The Annual Report states that compensation, rehabilitation, and treatment payments have more than doubled in a decade, with the rate of increase accelerating over the last three years, and that maintaining this trajectory would see payments double again within six years. ACC’s board calls the trend unsustainable and states it “considers this performance is unacceptable,” while crediting steps taken in 2024/25 with making some headway on stabilising outcomes.
Within the May figures, social rehabilitation savings reached $114.9 million year to date against an $82 million target tied to a planned 5% reduction in in-year costs, while elective surgery spending sat $51.6 million under budget. These figures are modest relative to the scale of underlying cost growth: annual social rehabilitation spending has risen from approximately $514 million to $1.4 billion over 10 years and is now the single largest driver of projected future liability, while elective surgery costs reached $671 million last year, up about 35% over two years, with more of those patients subsequently shifting onto weekly compensation.

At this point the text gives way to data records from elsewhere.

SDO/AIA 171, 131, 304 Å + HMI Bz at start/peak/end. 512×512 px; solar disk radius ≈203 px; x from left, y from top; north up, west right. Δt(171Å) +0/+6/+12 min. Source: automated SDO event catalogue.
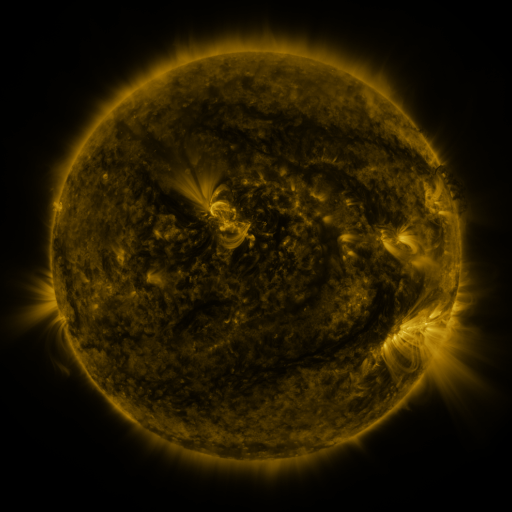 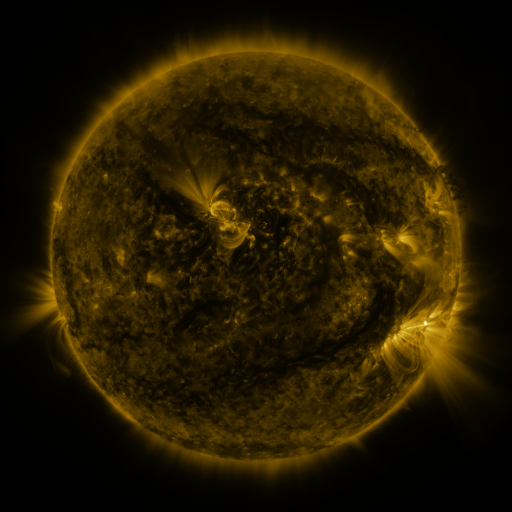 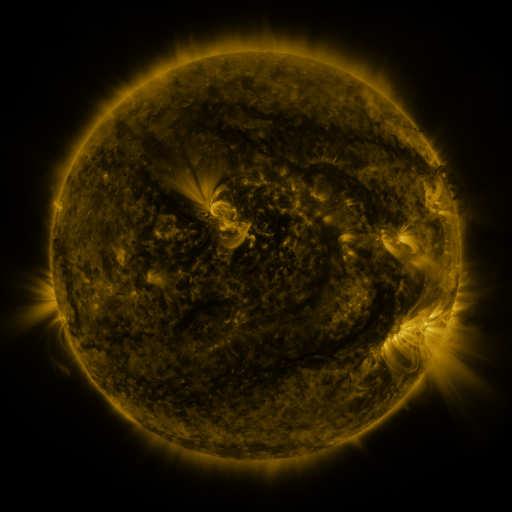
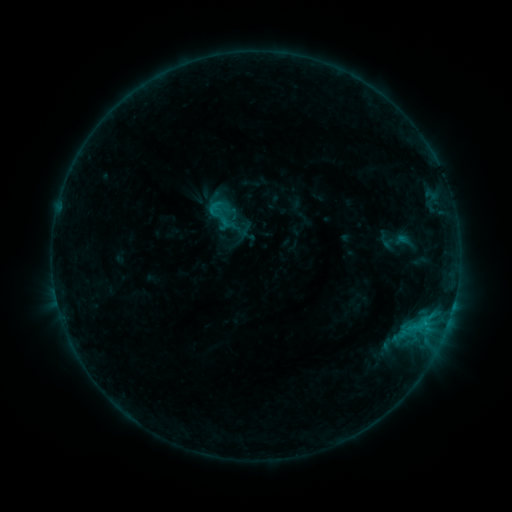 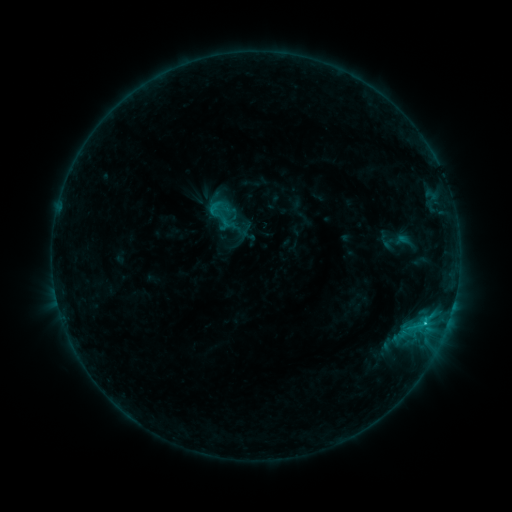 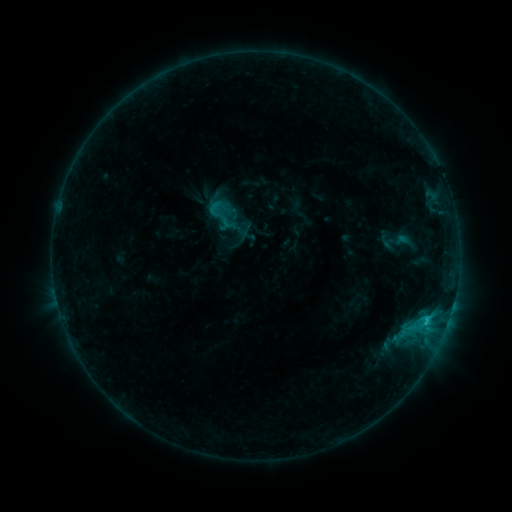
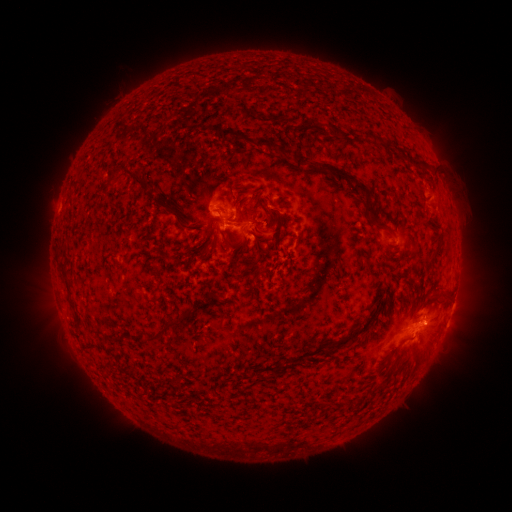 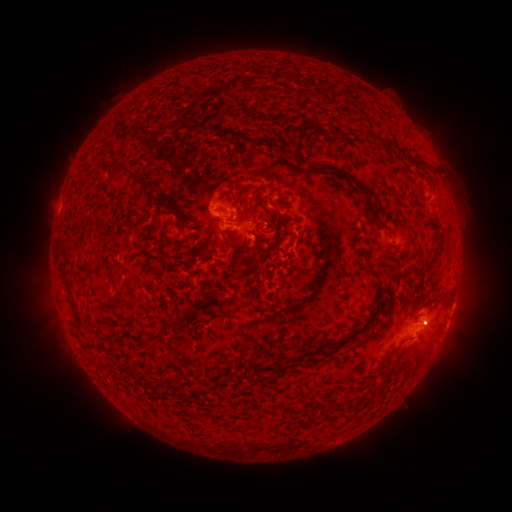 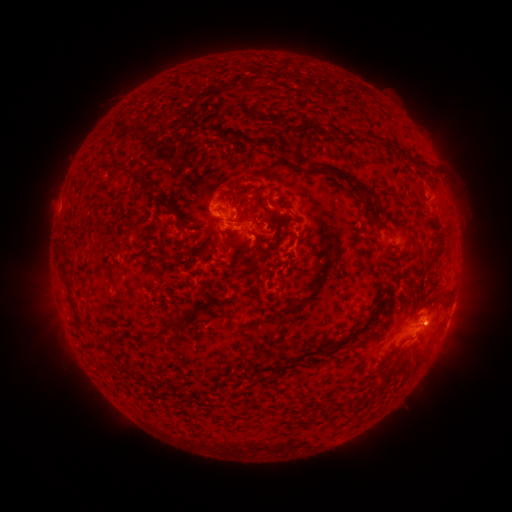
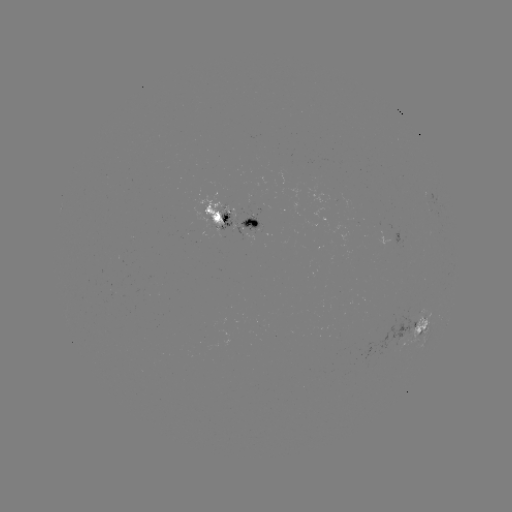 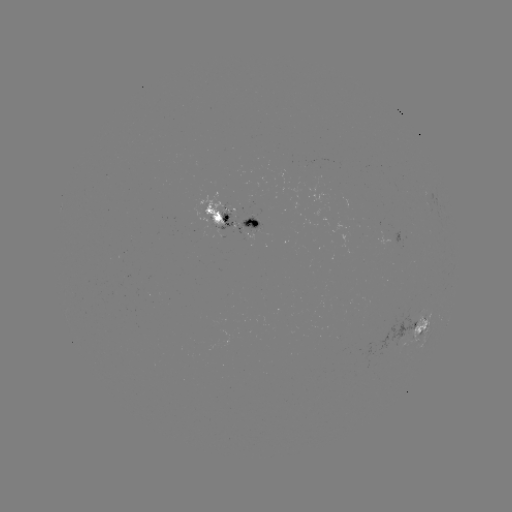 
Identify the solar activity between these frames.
C1.3 flare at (425, 321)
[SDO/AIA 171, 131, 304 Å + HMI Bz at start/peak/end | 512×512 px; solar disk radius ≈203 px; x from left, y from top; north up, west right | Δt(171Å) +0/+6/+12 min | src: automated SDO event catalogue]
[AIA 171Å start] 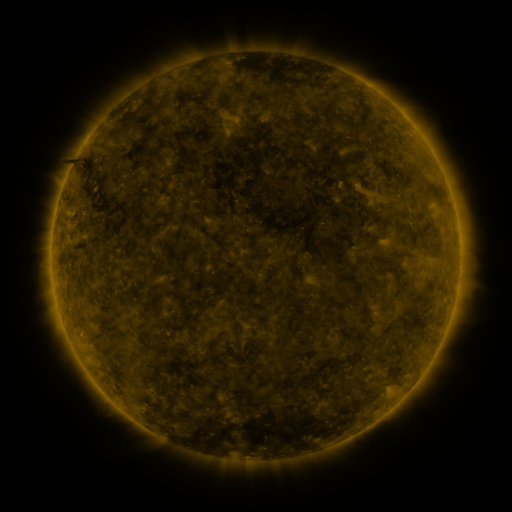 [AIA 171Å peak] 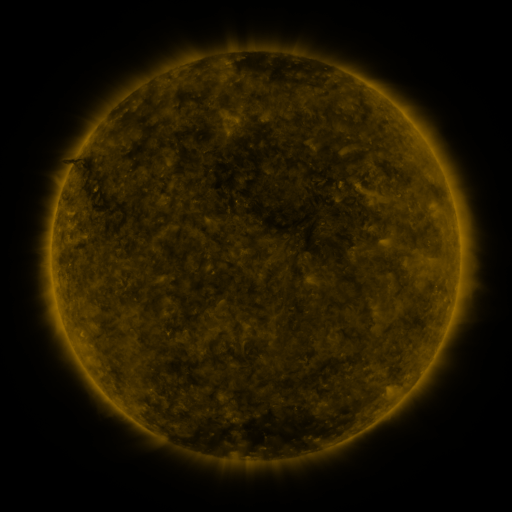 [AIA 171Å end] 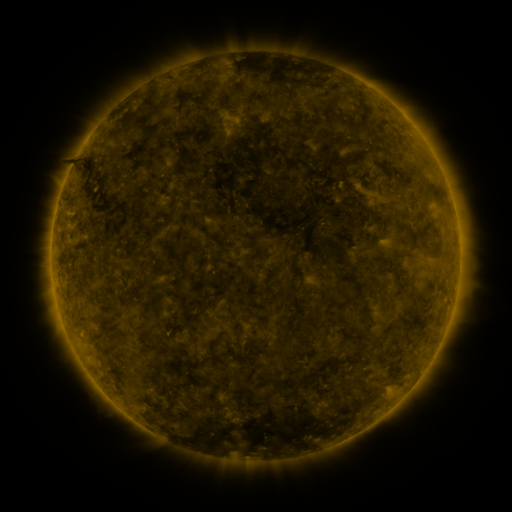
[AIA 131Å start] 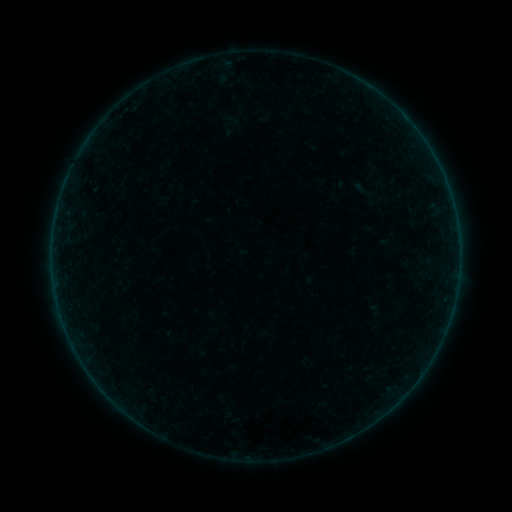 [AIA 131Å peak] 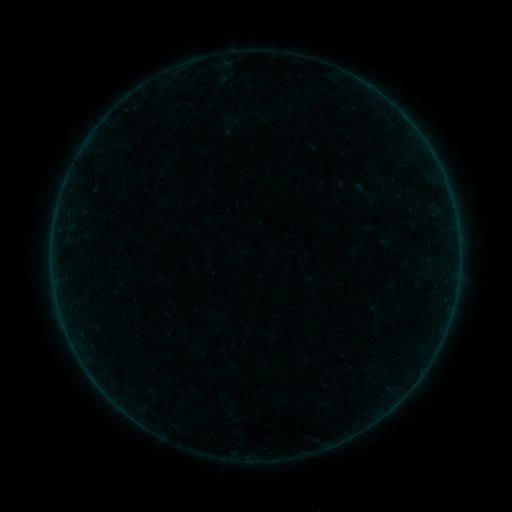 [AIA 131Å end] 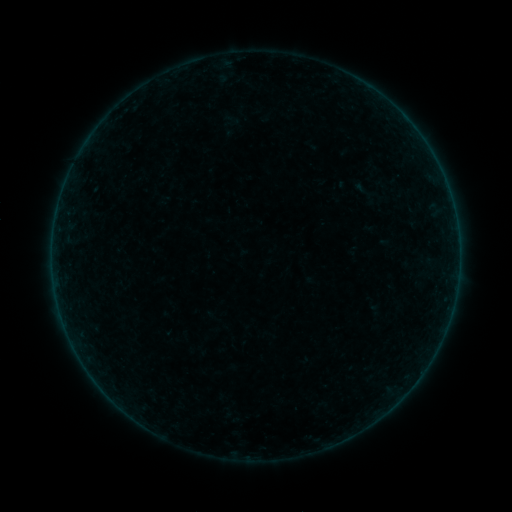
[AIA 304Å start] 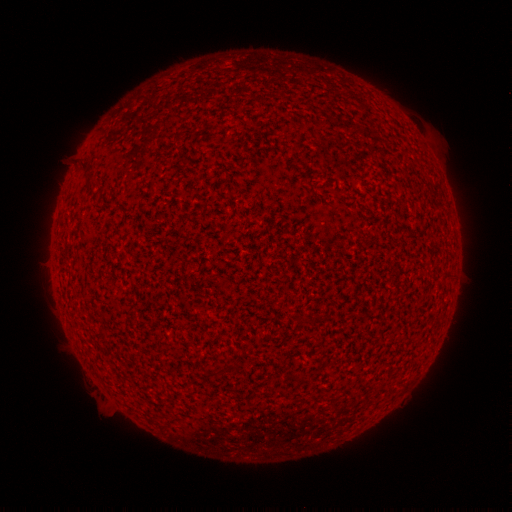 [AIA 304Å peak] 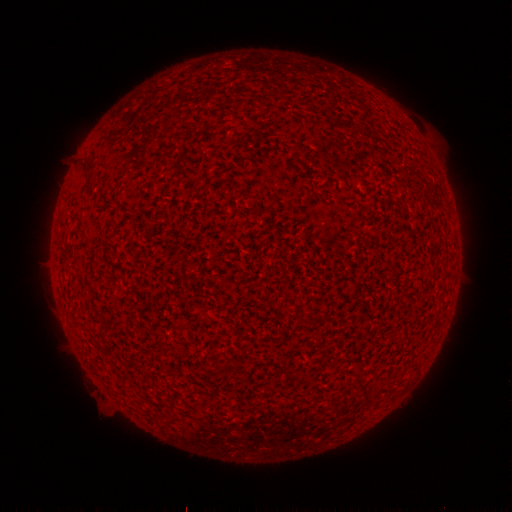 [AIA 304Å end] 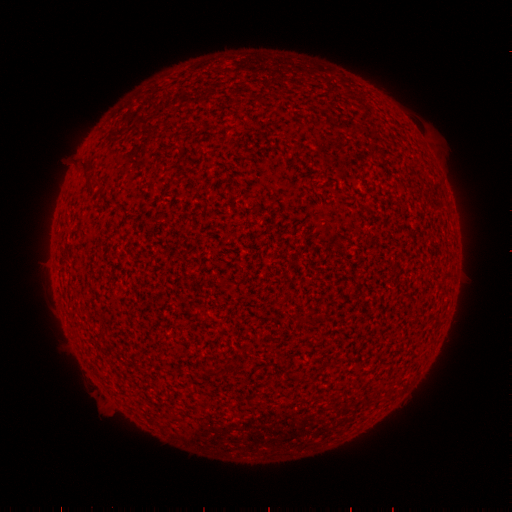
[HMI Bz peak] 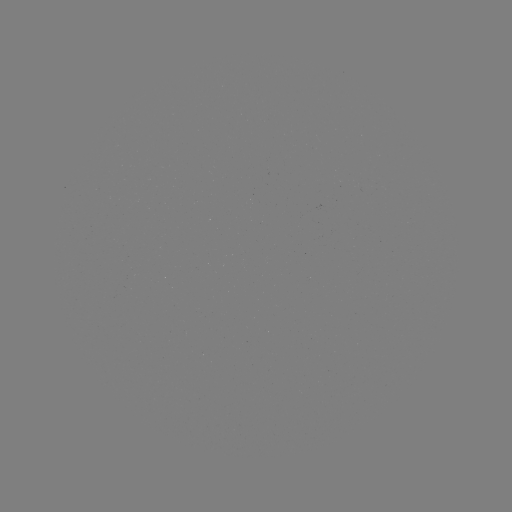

These figures predate and are unaffected by the May results; Cabinet confirmed levy rates for the three years to 2027/28 back in December 2024. The average Work levy climbs from $0.63 to $0.66 per $100 of liable earnings in 2025/26, then to $0.69 and $0.72. The Earners’ levy moves from $1.39 to $1.45, then to $1.52 and $1.59 – a steeper proportional rise consistent with the Earners’ Account carrying the largest cost-gap shortfall. The average Motor Vehicle levy increases from $113.94 to $122.84 per vehicle, then to $131.94 and $141.69.
The same round confirmed revisions to ACC’s Accredited Employers Programme, through which roughly 459 to 475 large employers manage their own work-injury claims in exchange for a reduced Work levy of up to 90%. Updated administration fees, discount settings, stop-loss thresholds for high claim frequency, and high-cost claims cover limiting exposure to single large claims were confirmed alongside new Partnership Discount Plan options allowing employers to take on longer claims-management periods. ACC’s guidance, effective from April 1, 2025, frames the changes as intended to improve oversight of programme performance and enable a more proactive response to underperformance.
The Turnaround Plan, launched in January, followed an independent review by Finity Consulting Ltd commissioned after the December 2024 levy decisions. MBIE’s summary states the review found ACC had lost operational focus over time, with inefficient claims management and weakening rehabilitation support, and that an earlier case management change had failed without the resulting concerns being addressed. The review also identified weak performance incentives and accountability gaps across the organisation.
Main said ACC’s mandate extends beyond the monthly scorecard. “Our responsibility is to support our clients while they recover from injury and to rehabilitate them back to being work ready – every day our people are focused on doing just that – helping thousands of New Zealanders back to independence,” she said. ACC releases Turnaround Plan progress reports on the last business day of each month. The June report, expected in late July, will close out the 2025/26 financial year and provide the first full-year assessment against the targets set in January, ahead of further discussion on funding and levies for the remainder of the 2025-2028 cycle.